La grande mostra visibile fino al 28 gennaio al Muzeul National de Arta di Timisoara fornisce all’artista e saggista Roberto Floreani lo spunto per una riflessione sul grande Constantin Brȃncuşi
L’organizzazione di eventi importanti in aree fino ad oggi dimenticate, o, ancor peggio, saccheggiate nel corso dei decenni, è uno dei – non molti – benefici della globalizzazione. Così è la grande mostra al Muzeul National de Arta di Timisoara, in Romania, dedicata al fenomenale scultore-sciamano rumeno Constantin Brȃncuşi (1876-1957). Fino ad oggi monopolizzato solo dal mondo che conta, soprattutto da Parigi, sua città d’adozione artistica. Brâncuşi richiede quasi sempre una citazione a parte, ben oltre la ricerca plastica del XX° secolo, in una sorta di area-aura protetta, di fatto irraggiungibile. Dove il progetto ambisce all’assoluto, all’irripetibile, dove il confronto con gli altri scultori si rivela azzardato, incompleto, spesso forzato.

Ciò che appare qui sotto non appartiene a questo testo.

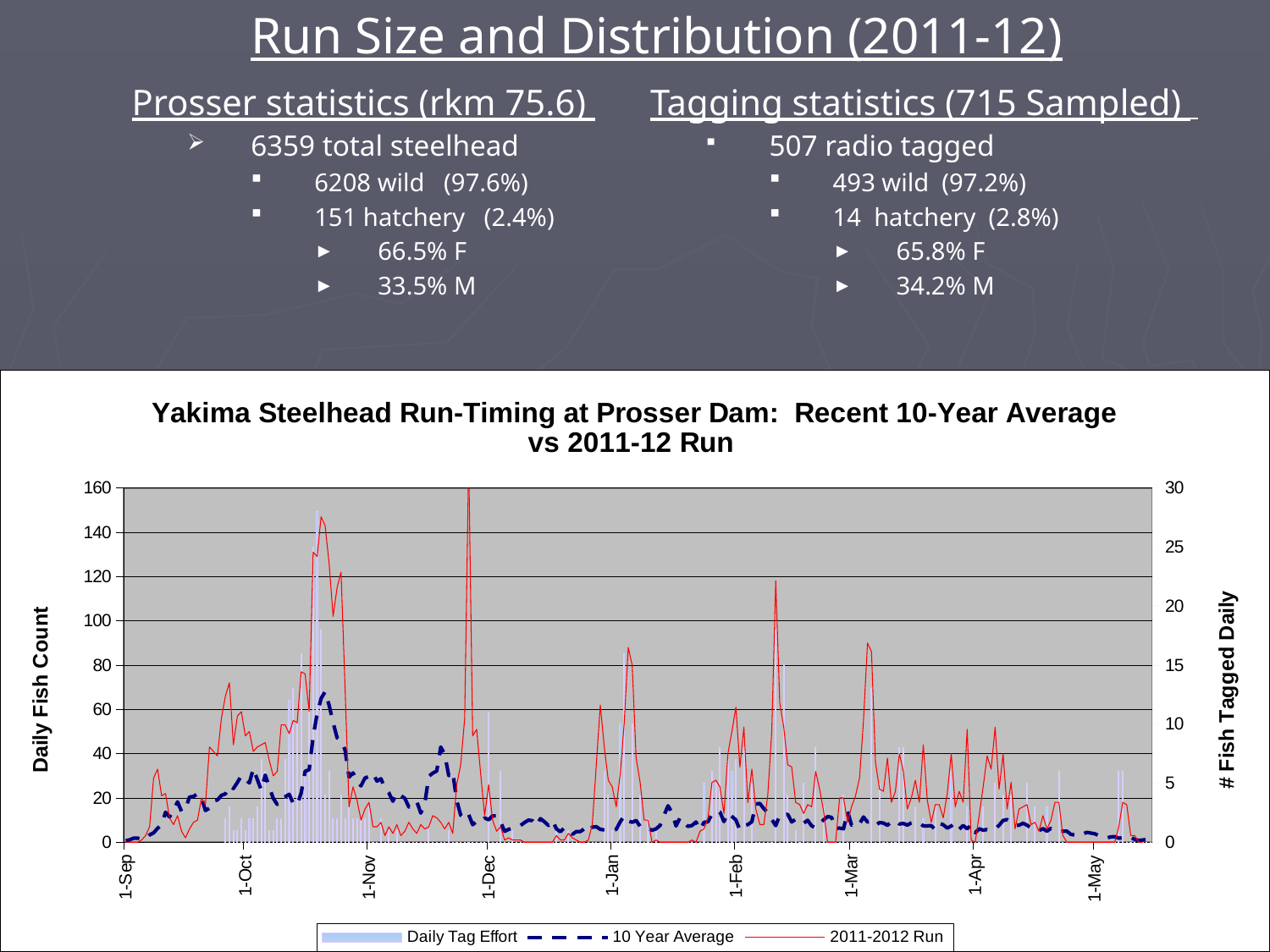
What is the label of the right vertical axis of the chart? # Fish Tagged Daily What is the maximum value shown on the left vertical axis of the chart? 160 How many month labels are shown along the x axis of the chart? 9 Which series in the chart is drawn as a dashed line? 10 Year Average Is the highest peak of the 2011-2012 Run line greater or less than 140 on the left axis? greater Which series reaches a higher peak value in the chart, the 2011-2012 Run or the 10 Year Average? 2011-2012 Run Is the highest peak of the 10 Year Average line greater or less than 40 on the left axis? greater What is the maximum value shown on the right vertical axis of the chart? 30 What is the label of the left vertical axis of the chart? Daily Fish Count What kind of chart is shown on the slide? Combined bar and line chart What is the title of the chart on the slide? Yakima Steelhead Run-Timing at Prosser Dam: Recent 10-Year Average vs 2011-12 Run How many series does the chart legend list? 3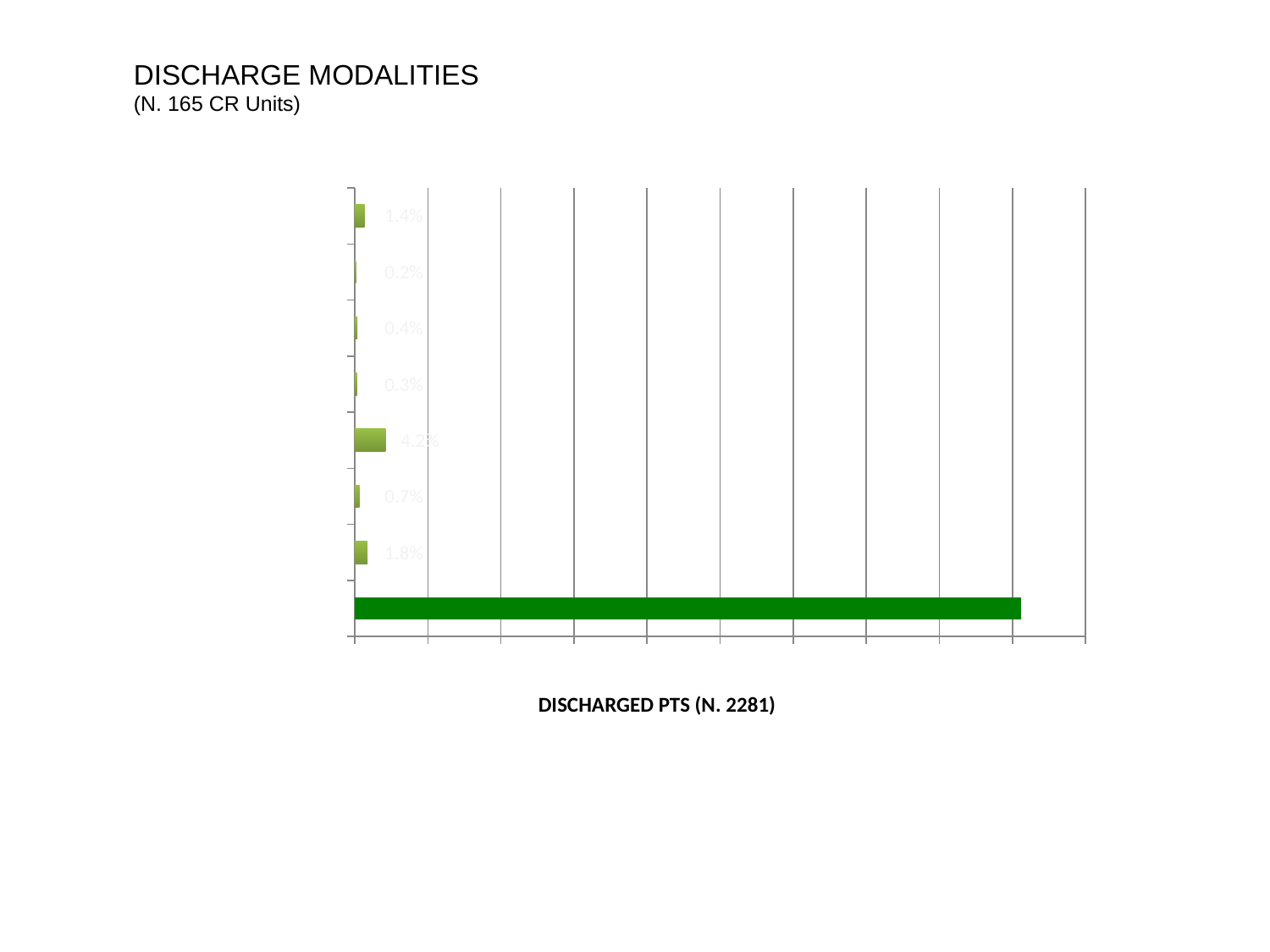
What is the value shown on the data label of the seventh bar from the top (the one just above the long dark green bar)? 1.8% Among the bars that have a printed data label, which value is the highest? 4.2% How many bars are plotted in the chart? 8 What is the value shown on the data label of the topmost bar? 1.4% What is the difference between the 4.2% bar and the 1.8% bar? 2.4% Among the bars that have a printed data label, which value is the lowest? 0.2% Which is larger: the value of the topmost bar or the value of the seventh bar from the top? the seventh bar from the top (1.8%) What text appears as the horizontal axis title below the chart? DISCHARGED PTS (N. 2281) What is the value shown on the data label of the second bar from the top? 0.2% What kind of chart is shown on the slide? bar chart What is the title of the slide above the chart? DISCHARGE MODALITIES (N. 165 CR Units) What is the value shown on the data label of the fifth bar from the top? 4.2%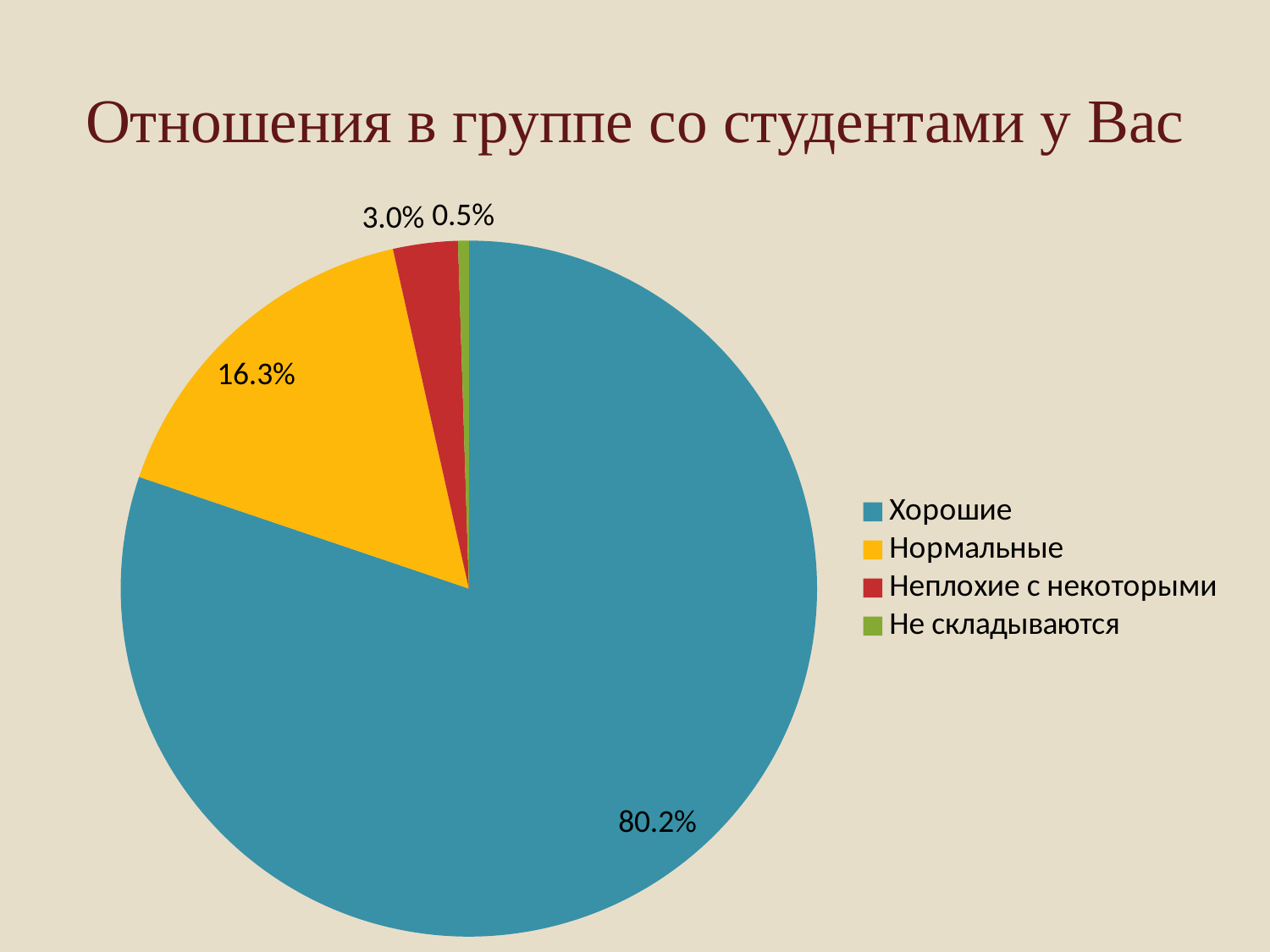
Which category has the smallest slice? Не складываются What share of the pie does the "Нормальные" slice have? 16.3% What is the difference between the "Хорошие" and "Нормальные" shares? 63.9% How many categories does the pie chart have? 4 What share of the pie does the "Хорошие" slice have? 80.2% What is the value for "Неплохие с некоторыми"? 3.0% What kind of chart is shown on the slide? pie chart Which is larger, the "Нормальные" slice or the "Неплохие с некоторыми" slice? Нормальные What colour is the "Нормальные" slice? yellow What is the value for "Не складываются"? 0.5% Which category has the largest slice? Хорошие What is the title of the slide? Отношения в группе со студентами у Вас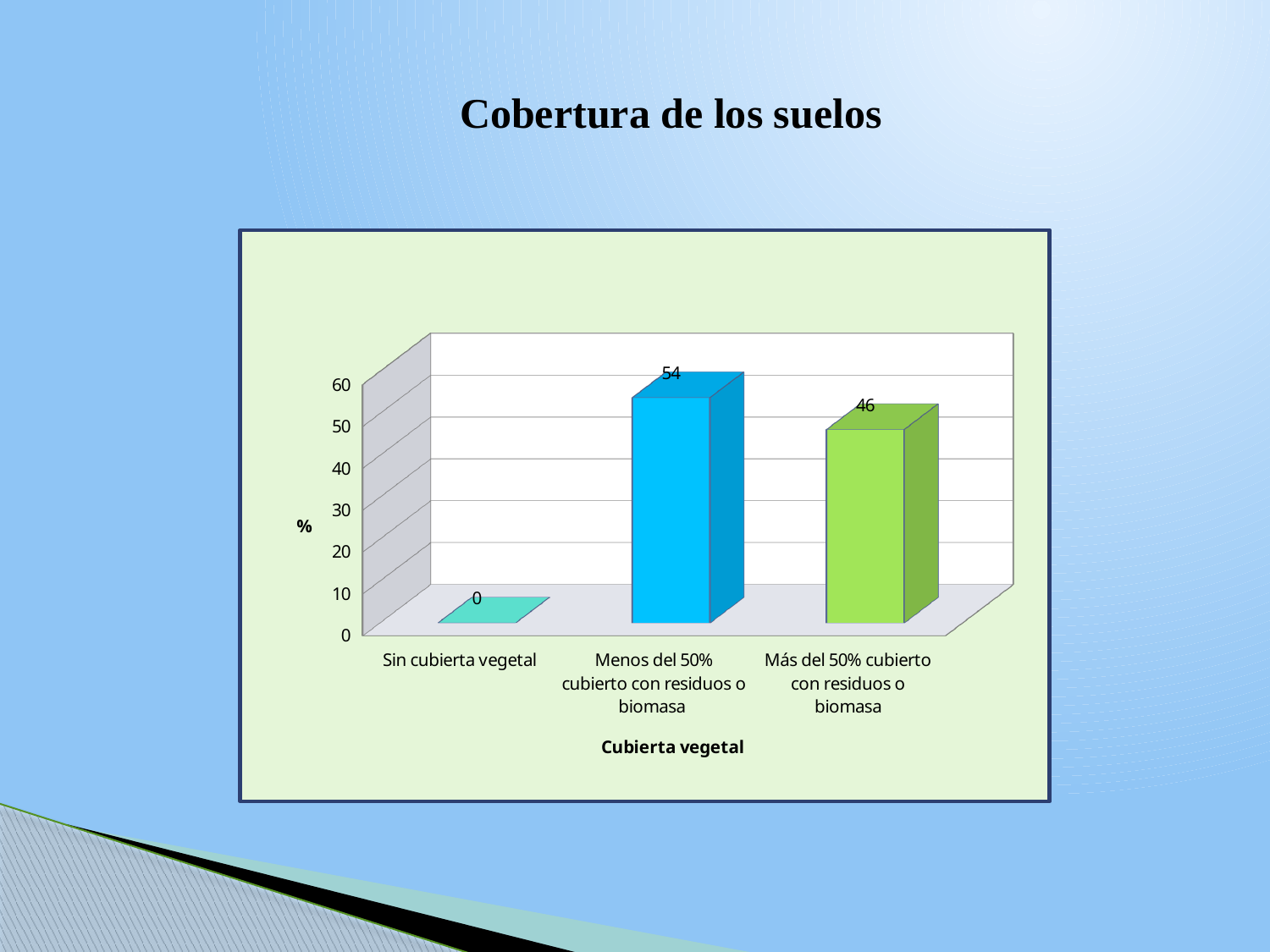
What is the difference between the values for "Menos del 50% cubierto con residuos o biomasa" and "Más del 50% cubierto con residuos o biomasa"? 8 Which category has the lowest value? Sin cubierta vegetal What is the title of the chart? Cobertura de los suelos What is the value for "Menos del 50% cubierto con residuos o biomasa"? 54 What kind of chart is shown on the slide? bar chart Which category has the highest value? Menos del 50% cubierto con residuos o biomasa What is the value for "Más del 50% cubierto con residuos o biomasa"? 46 Is the value for "Más del 50% cubierto con residuos o biomasa" greater or less than 50? less How many categories are shown on the x axis? 3 What is the label of the x axis? Cubierta vegetal What is the value for "Sin cubierta vegetal"? 0 Which is larger: the value for "Menos del 50% cubierto con residuos o biomasa" or for "Más del 50% cubierto con residuos o biomasa"? Menos del 50% cubierto con residuos o biomasa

Brȃncuşi, il solitario, è figlio umile della sua terra, nato a Hobitza, in un villaggio rurale sperduto dell’Oltenia, nella Romania centrale. Origine di cui mantiene la semplicità, la durezza, la visionarietà, tanto da intraprendere nel 1904 il suo viaggio verso Parigi, capitale mondiale dell’arte, sacco in spalla, a piedi. L’attraversamento lento e immaginifico dell’Ungheria, dell’Austria, della Germania, rivela la profonda dimensione interiore dell’artista, il suo confrontarsi con il tempo in modo altro, considerando il viaggio come un pellegrinaggio. Così sarà il suo approccio ai materiali grezzi: marmo, bronzo, legno, gesso. La sua ricerca metodica, centrata sugli opposti, nella costante ricerca della perfezione, del punto zero oltre il quale non c’è più nulla da togliere. E la forma mira all’assoluto, all’irripetibile, all’irrinunciabile.
Un racconto primario
Le sue forme privilegiate avranno la rotondità ovoidale dei primordi e, allo stesso tempo, del prossimo venturo: volumi precipitati dallo spazio, dall’oscura profondità dei cieli. Brâncuşi sarà alla costante ricerca della verità nell’opera e il suo ideale artistico sarà semplice, essenziale, votato ad un racconto primario, senza fronzoli. Senza ulteriori spiegazioni se non quelle che scaturiscono dalla forma intesa nel suo valore più alto, cioè quando ambisce a raccogliere l’essenza ultima di ciò che rappresenta. La sua purezza formale e introspettiva raccoglie tutte le istanze della fase eroica dell’Astrattismo, anche se lo stesso artista ne capovolgerà la definizione stessa, stigmatizzandola: “Quelli che definiscono il mio lavoro astratto sono degli imbecilli. Ciò che chiamano astratto è in realtà la cosa più realistica, perché ciò che è reale non è l’esterno ma l’idea, l’essenza delle cose”.
Un altro artista, l’ennesimo, che forgia la propria consistenza concettuale affrontandone le insidie, decodificandone ogni possibile supposizione critica, ogni velleitaria lettura dall’esterno. Per forza di cose spesso inadeguata, forzata, distante dalle sue stesse intenzioni. Ma nella realtà ultima quello di Brȃncuşi è un pensiero astratto, rivolto all’impalpabilità dello spirito dell’Asia, guardando quindi ad Occidente per le occasioni ma ad Oriente per le intenzioni, sprofondandosi nel misticismo indiano e nel confucianesimo cinese. Che lo porterà a dividere le serate parigine con Marcel Duchamp e con un giovane e visionario Eza Pound, rapito dal significato ulteriore dell’ideogramma.
Oltre il materialismo
Come Steiner con il suo Goetheanum, anche Brâncuşi, illuminato da un viaggio in India dal ’33 al ’37, progetterà un tempio a forma di uovo. E, pur non realizzandolo, subirà la folgorazione del veggente e monaco tibetano Milarepa, fondendo magicamente culture differenti. Dove il materiale della terra e l’impalpabile dell’aria si combinano consegnandoci forme e significati oltre l’uomo, fuori dal tempo e dallo spazio. La conoscenza anche a distanza di Brȃncuşi non può che rivelarsi salvifica, il suo procedere sfidando il reale una guida oltre il materialismo. Dove i messaggi dei giganti di quegli anni – Steiner, Hilma af Klint, Gurdjieff, Uspenskij, Milarepa, Boccioni, Malević – ci sussurrano la strada, vibrando all’unisono.